### What to do
If a line in the data holds the string "setItem", list it.

#### Listed entries ####

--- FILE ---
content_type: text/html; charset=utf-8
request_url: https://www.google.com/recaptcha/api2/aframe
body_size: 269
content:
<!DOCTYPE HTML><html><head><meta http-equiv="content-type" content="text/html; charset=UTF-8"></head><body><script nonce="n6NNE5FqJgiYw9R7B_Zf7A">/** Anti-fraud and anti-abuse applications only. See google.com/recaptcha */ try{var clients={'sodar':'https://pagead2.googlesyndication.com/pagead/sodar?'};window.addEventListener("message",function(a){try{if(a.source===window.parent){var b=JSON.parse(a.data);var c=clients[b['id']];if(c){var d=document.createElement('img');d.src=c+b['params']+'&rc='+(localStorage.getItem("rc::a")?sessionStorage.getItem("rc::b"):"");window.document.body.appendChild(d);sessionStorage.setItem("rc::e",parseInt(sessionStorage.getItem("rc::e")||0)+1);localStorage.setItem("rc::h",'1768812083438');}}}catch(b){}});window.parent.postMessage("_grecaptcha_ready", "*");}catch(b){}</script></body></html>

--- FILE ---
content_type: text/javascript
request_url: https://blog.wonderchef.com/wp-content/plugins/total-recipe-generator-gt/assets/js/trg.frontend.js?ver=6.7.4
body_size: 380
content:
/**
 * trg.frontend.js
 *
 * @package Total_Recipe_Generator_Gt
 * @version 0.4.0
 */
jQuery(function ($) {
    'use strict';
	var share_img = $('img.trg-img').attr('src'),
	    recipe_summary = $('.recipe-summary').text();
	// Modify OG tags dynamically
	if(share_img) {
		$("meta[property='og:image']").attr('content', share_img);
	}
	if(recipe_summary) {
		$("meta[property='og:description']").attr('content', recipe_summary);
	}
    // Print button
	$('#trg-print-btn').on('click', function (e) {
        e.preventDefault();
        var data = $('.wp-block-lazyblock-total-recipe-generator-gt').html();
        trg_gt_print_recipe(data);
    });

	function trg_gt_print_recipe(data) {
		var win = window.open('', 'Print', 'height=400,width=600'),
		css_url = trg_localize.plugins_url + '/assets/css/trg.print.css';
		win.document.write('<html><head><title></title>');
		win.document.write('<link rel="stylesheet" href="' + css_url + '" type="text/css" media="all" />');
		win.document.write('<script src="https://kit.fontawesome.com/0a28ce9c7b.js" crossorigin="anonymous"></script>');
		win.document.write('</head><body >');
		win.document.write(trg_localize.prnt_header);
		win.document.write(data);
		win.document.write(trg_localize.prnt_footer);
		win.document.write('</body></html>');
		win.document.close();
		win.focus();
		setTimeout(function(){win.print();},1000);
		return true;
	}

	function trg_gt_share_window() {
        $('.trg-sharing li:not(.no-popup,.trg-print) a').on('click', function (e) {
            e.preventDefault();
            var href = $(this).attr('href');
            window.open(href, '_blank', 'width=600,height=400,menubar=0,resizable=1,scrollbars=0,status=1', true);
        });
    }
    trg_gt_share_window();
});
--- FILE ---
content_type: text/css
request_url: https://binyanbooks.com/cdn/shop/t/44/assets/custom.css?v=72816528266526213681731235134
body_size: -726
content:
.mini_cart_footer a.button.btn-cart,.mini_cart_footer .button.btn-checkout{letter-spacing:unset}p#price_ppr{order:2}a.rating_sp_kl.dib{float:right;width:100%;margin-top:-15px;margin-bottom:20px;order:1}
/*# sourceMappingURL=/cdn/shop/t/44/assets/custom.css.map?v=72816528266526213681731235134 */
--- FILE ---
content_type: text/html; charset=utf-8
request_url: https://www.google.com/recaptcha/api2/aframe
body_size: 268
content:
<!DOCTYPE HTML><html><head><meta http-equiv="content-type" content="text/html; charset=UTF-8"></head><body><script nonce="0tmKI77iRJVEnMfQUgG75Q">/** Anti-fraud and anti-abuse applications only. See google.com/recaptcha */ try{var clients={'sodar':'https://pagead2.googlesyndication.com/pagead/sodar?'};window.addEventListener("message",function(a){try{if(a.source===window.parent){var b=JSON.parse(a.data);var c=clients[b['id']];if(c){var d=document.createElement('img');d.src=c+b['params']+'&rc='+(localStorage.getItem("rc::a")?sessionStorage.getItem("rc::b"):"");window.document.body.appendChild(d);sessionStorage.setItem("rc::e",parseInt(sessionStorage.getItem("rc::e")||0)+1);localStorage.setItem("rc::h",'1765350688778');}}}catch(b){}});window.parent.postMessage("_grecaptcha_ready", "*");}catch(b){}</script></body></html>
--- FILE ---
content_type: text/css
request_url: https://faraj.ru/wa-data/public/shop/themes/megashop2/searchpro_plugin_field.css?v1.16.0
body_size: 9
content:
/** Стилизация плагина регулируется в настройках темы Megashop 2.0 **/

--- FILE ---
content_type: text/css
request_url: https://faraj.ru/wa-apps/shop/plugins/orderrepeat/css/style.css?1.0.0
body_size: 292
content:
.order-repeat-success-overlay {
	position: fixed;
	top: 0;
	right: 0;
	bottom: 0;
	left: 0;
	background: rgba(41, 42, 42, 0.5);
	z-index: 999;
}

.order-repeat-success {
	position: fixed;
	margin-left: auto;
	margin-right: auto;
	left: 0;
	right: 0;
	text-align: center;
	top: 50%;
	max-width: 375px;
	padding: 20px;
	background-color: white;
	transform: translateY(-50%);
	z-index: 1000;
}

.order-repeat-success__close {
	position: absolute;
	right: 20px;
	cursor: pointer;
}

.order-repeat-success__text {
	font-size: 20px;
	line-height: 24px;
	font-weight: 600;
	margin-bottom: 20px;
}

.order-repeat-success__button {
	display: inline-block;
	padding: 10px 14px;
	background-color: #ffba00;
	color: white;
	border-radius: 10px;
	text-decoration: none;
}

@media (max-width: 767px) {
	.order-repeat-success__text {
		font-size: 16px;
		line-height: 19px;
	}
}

####

### Result of the exercise
<!DOCTYPE HTML><html><head><meta http-equiv="content-type" content="text/html; charset=UTF-8"></head><body><script nonce="n6NNE5FqJgiYw9R7B_Zf7A">/** Anti-fraud and anti-abuse applications only. See google.com/recaptcha */ try{var clients={'sodar':'https://pagead2.googlesyndication.com/pagead/sodar?'};window.addEventListener("message",function(a){try{if(a.source===window.parent){var b=JSON.parse(a.data);var c=clients[b['id']];if(c){var d=document.createElement('img');d.src=c+b['params']+'&rc='+(localStorage.getItem("rc::a")?sessionStorage.getItem("rc::b"):"");window.document.body.appendChild(d);sessionStorage.setItem("rc::e",parseInt(sessionStorage.getItem("rc::e")||0)+1);localStorage.setItem("rc::h",'1768812083438');}}}catch(b){}});window.parent.postMessage("_grecaptcha_ready", "*");}catch(b){}</script></body></html>
<!DOCTYPE HTML><html><head><meta http-equiv="content-type" content="text/html; charset=UTF-8"></head><body><script nonce="0tmKI77iRJVEnMfQUgG75Q">/** Anti-fraud and anti-abuse applications only. See google.com/recaptcha */ try{var clients={'sodar':'https://pagead2.googlesyndication.com/pagead/sodar?'};window.addEventListener("message",function(a){try{if(a.source===window.parent){var b=JSON.parse(a.data);var c=clients[b['id']];if(c){var d=document.createElement('img');d.src=c+b['params']+'&rc='+(localStorage.getItem("rc::a")?sessionStorage.getItem("rc::b"):"");window.document.body.appendChild(d);sessionStorage.setItem("rc::e",parseInt(sessionStorage.getItem("rc::e")||0)+1);localStorage.setItem("rc::h",'1765350688778');}}}catch(b){}});window.parent.postMessage("_grecaptcha_ready", "*");}catch(b){}</script></body></html>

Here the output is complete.